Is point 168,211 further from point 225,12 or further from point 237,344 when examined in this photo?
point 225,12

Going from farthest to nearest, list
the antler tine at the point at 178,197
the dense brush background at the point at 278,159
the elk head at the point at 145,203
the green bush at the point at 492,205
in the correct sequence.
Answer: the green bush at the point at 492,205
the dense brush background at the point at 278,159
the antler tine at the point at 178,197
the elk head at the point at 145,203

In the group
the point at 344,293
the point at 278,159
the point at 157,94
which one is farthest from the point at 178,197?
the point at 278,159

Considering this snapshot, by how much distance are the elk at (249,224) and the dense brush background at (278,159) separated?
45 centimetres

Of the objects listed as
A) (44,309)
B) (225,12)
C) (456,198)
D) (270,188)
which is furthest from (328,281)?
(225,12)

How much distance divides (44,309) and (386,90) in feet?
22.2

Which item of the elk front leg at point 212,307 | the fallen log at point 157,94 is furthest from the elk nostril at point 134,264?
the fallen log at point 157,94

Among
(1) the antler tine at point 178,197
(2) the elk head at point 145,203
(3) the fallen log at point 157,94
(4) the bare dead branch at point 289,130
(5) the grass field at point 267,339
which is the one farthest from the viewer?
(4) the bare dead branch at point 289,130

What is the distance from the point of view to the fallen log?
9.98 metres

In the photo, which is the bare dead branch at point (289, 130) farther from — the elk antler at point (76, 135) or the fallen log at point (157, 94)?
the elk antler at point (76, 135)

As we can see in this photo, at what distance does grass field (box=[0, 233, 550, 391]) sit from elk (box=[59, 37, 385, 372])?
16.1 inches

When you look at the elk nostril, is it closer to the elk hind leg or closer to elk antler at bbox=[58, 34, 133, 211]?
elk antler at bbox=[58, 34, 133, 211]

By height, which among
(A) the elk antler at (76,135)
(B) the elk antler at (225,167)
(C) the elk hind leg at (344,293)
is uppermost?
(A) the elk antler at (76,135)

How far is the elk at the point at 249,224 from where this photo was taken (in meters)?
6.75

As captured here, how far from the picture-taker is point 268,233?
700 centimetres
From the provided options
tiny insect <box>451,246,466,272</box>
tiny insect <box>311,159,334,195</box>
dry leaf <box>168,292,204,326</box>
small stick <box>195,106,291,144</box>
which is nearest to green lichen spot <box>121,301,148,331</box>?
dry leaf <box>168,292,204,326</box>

========================================

Problem to solve> Reproduce the records word for word, starting with their first line and continuing through the line that contains "45 centimetres".

In response>
Is point 168,211 further from point 225,12 or further from point 237,344 when examined in this photo?
point 225,12

Going from farthest to nearest, list
the antler tine at the point at 178,197
the dense brush background at the point at 278,159
the elk head at the point at 145,203
the green bush at the point at 492,205
in the correct sequence.
Answer: the green bush at the point at 492,205
the dense brush background at the point at 278,159
the antler tine at the point at 178,197
the elk head at the point at 145,203

In the group
the point at 344,293
the point at 278,159
the point at 157,94
which one is farthest from the point at 178,197?
the point at 278,159

Considering this snapshot, by how much distance are the elk at (249,224) and the dense brush background at (278,159) separated?
45 centimetres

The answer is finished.